Two nice young officers, respectful and professional. They told us we were trespassing on private property and that we would have to remove ourselves to a public sidewalk. The nearest one was far away and out of sight.

We expressed amazement: our tax dollars pay the rent on the office, as well as the salaries of the senator and his staff. How could we be trespassing?

Eventually, with the officers present, the staff agreed to see us, two at a time. We lined up in orderly pairs. A small group of citizens, two uniformed police officers.

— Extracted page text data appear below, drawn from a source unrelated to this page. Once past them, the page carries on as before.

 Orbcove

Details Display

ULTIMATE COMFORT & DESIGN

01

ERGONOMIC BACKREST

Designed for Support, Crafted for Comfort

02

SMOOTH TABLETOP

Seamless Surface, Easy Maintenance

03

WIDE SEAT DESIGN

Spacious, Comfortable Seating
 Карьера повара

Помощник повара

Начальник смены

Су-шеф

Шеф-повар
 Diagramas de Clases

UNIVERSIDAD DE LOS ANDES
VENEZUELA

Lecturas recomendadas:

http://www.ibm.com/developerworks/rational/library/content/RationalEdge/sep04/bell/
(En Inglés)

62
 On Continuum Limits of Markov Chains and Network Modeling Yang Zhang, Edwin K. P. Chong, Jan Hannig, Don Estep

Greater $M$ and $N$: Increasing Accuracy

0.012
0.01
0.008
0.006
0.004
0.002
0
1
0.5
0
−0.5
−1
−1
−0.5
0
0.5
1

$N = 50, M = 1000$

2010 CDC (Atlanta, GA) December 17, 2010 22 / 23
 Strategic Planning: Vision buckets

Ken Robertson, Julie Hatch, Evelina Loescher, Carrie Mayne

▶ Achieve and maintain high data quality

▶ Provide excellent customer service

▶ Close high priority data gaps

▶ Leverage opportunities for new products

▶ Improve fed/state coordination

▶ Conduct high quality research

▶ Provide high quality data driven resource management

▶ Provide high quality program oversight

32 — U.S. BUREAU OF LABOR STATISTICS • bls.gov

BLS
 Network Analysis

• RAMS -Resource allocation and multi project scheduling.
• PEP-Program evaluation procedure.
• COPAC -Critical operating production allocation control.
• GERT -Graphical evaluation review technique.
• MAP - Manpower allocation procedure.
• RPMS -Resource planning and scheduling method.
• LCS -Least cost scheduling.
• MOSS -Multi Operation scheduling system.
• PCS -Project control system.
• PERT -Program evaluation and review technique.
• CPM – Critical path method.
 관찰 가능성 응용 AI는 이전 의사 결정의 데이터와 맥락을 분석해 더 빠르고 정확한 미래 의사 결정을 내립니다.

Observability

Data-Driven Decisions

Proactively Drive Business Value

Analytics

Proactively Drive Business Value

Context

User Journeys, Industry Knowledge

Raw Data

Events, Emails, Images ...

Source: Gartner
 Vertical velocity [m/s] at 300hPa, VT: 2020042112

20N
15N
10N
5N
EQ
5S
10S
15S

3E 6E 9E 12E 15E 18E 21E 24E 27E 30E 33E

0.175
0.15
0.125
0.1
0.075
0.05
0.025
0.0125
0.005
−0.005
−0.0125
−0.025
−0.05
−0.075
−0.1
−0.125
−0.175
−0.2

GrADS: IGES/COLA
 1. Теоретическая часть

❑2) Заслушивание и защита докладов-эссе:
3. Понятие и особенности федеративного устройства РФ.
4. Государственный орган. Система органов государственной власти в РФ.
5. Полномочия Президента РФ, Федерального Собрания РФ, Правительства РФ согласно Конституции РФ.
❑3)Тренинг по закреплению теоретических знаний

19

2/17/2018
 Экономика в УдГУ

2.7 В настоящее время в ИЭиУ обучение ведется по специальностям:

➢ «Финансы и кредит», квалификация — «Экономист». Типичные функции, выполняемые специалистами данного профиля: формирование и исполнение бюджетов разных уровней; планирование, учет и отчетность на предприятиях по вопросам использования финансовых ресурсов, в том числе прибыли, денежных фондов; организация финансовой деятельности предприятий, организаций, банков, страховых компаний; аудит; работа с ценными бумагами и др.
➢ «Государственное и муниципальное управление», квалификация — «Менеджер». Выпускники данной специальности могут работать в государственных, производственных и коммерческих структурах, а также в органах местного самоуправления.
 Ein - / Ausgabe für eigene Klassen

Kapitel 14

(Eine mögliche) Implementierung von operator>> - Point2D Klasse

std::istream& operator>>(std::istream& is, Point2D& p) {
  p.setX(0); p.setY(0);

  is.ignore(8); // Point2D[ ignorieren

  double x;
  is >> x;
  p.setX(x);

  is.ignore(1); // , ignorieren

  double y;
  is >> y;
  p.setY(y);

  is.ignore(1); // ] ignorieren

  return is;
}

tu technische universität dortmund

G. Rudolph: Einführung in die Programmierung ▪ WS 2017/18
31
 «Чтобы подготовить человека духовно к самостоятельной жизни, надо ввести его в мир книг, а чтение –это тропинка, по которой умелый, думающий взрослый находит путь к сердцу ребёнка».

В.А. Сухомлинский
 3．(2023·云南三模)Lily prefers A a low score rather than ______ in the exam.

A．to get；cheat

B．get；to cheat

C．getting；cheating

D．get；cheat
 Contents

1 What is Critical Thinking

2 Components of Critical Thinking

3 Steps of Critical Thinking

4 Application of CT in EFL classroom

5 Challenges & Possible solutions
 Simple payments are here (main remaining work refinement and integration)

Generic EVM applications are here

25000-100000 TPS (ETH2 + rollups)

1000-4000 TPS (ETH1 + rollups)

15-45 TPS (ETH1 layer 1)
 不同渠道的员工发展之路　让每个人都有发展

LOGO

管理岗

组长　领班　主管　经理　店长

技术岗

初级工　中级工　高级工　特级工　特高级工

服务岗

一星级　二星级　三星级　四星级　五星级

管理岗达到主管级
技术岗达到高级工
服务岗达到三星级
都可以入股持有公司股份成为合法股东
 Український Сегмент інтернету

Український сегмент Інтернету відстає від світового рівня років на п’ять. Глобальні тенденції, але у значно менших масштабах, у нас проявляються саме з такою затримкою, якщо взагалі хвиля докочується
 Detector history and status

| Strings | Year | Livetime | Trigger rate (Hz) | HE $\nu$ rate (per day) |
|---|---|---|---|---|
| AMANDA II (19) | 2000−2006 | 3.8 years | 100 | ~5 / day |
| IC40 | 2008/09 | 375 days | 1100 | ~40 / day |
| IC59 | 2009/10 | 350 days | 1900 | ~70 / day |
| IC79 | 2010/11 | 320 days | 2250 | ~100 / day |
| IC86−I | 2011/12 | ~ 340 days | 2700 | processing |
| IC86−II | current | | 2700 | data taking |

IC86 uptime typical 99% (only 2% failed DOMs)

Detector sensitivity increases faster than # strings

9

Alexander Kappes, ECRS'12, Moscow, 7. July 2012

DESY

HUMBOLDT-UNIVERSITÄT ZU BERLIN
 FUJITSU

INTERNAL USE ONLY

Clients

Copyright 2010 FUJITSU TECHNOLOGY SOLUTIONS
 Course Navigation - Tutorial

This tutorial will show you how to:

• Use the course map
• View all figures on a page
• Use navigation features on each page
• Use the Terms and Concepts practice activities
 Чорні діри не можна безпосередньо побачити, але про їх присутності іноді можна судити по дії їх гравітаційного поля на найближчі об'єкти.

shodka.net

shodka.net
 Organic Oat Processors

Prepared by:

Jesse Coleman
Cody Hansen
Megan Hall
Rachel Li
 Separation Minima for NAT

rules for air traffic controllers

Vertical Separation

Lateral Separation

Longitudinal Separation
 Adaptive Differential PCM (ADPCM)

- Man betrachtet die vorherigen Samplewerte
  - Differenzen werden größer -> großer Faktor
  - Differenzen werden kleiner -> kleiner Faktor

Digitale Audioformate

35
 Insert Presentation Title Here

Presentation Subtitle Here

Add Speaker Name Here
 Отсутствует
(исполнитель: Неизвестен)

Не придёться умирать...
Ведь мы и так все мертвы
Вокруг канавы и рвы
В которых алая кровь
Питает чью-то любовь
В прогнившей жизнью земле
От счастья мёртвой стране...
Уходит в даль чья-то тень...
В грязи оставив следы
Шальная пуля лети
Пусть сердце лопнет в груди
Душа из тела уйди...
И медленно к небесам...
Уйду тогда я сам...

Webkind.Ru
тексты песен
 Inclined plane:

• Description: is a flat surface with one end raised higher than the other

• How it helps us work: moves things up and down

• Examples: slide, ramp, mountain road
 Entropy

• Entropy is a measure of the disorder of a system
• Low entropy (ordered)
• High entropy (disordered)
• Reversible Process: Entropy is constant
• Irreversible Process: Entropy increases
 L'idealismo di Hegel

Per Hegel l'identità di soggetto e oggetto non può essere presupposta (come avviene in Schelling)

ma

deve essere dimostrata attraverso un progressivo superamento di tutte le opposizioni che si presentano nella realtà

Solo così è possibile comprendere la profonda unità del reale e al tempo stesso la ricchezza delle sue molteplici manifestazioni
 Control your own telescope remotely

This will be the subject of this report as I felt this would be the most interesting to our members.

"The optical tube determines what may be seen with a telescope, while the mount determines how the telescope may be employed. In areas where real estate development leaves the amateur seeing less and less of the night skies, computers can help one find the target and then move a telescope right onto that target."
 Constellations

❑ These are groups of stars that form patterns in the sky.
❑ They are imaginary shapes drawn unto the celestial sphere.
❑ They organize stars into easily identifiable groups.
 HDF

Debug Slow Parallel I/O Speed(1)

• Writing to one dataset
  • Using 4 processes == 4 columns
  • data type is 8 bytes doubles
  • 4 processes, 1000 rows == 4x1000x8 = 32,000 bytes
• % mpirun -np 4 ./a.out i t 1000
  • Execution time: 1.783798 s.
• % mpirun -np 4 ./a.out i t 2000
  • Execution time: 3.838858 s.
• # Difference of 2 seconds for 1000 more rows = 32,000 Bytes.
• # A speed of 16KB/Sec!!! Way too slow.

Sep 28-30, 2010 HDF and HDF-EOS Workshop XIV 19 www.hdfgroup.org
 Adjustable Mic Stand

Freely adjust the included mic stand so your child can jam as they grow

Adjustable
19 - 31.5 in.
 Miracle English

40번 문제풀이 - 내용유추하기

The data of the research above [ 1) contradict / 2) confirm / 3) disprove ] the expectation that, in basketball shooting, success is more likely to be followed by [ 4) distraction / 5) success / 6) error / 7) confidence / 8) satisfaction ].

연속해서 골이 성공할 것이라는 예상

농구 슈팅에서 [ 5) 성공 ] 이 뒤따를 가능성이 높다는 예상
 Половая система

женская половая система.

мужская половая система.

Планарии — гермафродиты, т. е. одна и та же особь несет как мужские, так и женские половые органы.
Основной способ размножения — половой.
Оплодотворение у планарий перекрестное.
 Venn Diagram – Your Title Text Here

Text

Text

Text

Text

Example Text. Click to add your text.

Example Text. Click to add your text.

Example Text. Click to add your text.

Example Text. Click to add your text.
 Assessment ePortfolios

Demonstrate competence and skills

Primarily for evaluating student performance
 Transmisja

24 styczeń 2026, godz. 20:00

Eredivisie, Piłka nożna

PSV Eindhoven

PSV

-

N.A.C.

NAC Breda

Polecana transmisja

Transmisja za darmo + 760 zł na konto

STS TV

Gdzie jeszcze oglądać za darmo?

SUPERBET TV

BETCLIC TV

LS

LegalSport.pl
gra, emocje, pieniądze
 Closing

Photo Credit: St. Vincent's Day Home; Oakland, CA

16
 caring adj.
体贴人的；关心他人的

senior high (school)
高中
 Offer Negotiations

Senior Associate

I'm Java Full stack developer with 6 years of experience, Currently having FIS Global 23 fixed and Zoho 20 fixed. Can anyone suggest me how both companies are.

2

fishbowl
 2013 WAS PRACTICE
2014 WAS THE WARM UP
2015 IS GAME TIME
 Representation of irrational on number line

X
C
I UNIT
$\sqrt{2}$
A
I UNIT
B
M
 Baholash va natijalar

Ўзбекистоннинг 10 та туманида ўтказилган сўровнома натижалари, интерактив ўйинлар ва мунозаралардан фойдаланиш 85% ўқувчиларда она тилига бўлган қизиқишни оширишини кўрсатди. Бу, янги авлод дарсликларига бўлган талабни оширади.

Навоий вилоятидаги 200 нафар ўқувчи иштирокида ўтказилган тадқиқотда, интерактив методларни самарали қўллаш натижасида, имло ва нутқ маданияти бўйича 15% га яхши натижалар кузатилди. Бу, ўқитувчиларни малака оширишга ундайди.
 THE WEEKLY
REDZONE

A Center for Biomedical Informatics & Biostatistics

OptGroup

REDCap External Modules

Two women went into the office first, and after a few minutes they emerged, satisfied. It had gone well, they felt. They had expressed sympathy for Senator McConnell after his recent fall, and they had been able to state their concerns calmly to the staffer, who wrote them all down.

The next pair of citizens tried to enter, twice, but they remained locked out. An officer went in to see what was happening. After a pause, a middle-aged female staffer emerged and started handing out blank comment forms. She wouldn’t meet our eyes. She said we could take the forms and mail them in — they would, of course, arrive long after the vote was done. She refused talk to anyone else. We were told to leave.

When someone asked why she wouldn’t hear our concerns, she turned abruptly and hurried back into the office, taking most of the comment forms with her, and locked the door.

She seemed so nervous, so afraid. She’d called the police out of that fear. But we were just a group of older citizens, deeply upset by the assaults on our country, who wanted to have our concerns heard by our senator. That’s democracy, right?

We weren’t a threat, so what else was going on? Why the refusal to speak with us, and why the police? Why is Senator McConnell doing everything possible to keep his constituents far, far away?

Why are they all so afraid of us?

I have some thoughts on that.

Maybe hearing the anguished concerns of real people who are losing their constitutional rights hits too close to home. The destruction of our democracy will harm us all, a grievous loss that’s almost too painful to think about.

Maybe it’s too hard to face the people who elected you as they tell what keeps them awake at night, knowing already that you’re not going help them because you’ve promised huge tax cuts to your obscenely wealthy friends out of state.

Maybe it is, finally, an utterly terrifying feeling, a free-falling sense of panic, to look your constituents in the eye and realize that you’re on the wrong side of history and the opposite side of love, betraying the people who trusted you and setting off tsunamis of suffering in the lives of millions.

The door to the office slammed shut, and our little group of citizens left the building peacefully, escorted by the police.

We never got to voice our concerns, not on the phone and not in person. We were not represented. Voices calling into a vast silence, is how it felt.

That’s not democracy.

On Thursday night, Senator McConnell voted to confirm Russell Vought.

Lexington resident Kim Edwards is author of the international bestseller “The Memory Keeper’s Daughter,” and other books.